Do this ▸ Retype the rows from the line containing "How far from" through the end of the rows, including both ends and keeping every line unchanged. Leave the pictures out of your answer.

[Rows from a dataset]
╭──

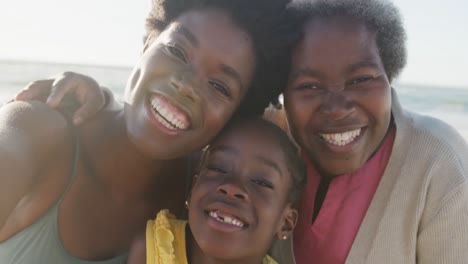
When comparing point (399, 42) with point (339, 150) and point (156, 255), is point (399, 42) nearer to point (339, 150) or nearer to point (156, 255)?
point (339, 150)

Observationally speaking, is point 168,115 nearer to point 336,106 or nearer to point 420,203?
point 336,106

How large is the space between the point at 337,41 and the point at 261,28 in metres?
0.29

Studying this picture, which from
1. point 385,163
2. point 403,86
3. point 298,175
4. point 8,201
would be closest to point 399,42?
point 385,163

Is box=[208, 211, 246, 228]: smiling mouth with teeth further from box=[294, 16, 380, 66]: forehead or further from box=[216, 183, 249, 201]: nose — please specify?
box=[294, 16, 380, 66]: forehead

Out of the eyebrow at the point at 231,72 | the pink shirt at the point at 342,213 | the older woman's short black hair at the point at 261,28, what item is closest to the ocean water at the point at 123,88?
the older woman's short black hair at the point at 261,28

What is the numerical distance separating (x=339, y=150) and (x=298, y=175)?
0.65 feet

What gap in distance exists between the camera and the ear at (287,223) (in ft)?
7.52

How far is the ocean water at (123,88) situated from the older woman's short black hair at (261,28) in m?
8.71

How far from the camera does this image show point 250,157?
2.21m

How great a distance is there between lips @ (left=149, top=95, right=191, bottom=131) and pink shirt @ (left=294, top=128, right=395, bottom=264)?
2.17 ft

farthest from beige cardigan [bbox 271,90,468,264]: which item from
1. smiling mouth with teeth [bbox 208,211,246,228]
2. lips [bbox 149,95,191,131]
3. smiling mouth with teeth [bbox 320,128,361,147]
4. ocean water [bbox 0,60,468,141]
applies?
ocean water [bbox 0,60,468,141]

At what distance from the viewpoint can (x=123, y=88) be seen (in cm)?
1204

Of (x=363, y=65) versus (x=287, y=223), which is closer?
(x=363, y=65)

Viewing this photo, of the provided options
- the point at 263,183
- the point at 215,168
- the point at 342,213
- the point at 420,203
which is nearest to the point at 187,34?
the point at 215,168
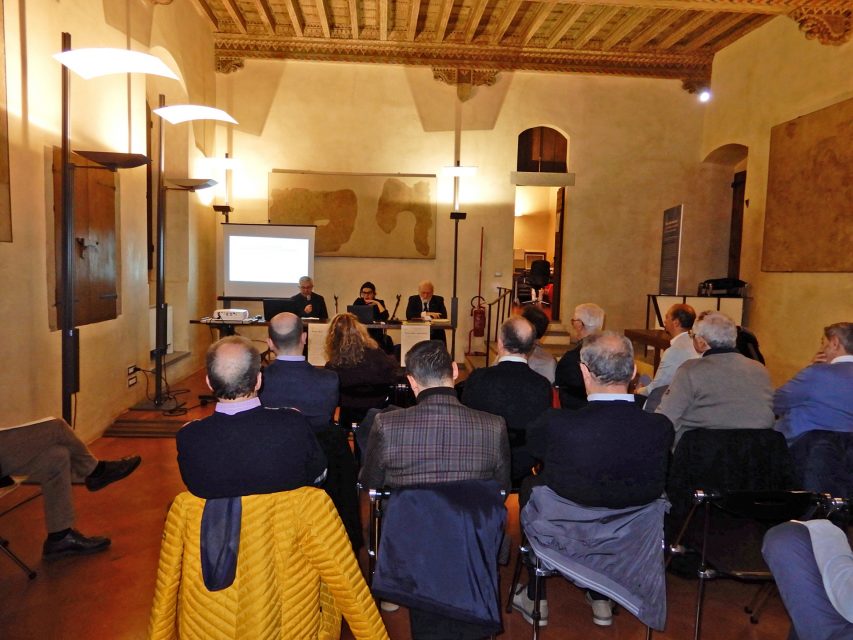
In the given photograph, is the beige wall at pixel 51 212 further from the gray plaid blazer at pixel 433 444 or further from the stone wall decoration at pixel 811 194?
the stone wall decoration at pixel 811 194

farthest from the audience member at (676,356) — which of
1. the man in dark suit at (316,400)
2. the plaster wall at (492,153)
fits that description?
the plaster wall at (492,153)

╰──

Solution for this task ▸
How far from the camera does this image show point 250,157?
2.21m

How great a distance is there between lips @ (left=149, top=95, right=191, bottom=131) and pink shirt @ (left=294, top=128, right=395, bottom=264)?
2.17 ft

farthest from beige cardigan [bbox 271,90,468,264]: which item from
1. smiling mouth with teeth [bbox 208,211,246,228]
2. lips [bbox 149,95,191,131]
3. smiling mouth with teeth [bbox 320,128,361,147]
4. ocean water [bbox 0,60,468,141]
applies?
ocean water [bbox 0,60,468,141]

At what distance from the viewpoint can (x=123, y=88) be seen (in cm)?
1204

Of (x=363, y=65) versus (x=287, y=223), which is closer?
(x=363, y=65)

Viewing this photo, of the provided options
- the point at 263,183
- the point at 215,168
- the point at 342,213
- the point at 420,203
which is nearest to the point at 187,34?
the point at 215,168
In the given photograph, is the beige wall at pixel 51 212 further from the gray plaid blazer at pixel 433 444 or further from the stone wall decoration at pixel 811 194?
the stone wall decoration at pixel 811 194

farthest from the audience member at (676,356) — which of
1. the man in dark suit at (316,400)
2. the plaster wall at (492,153)
fits that description?
the plaster wall at (492,153)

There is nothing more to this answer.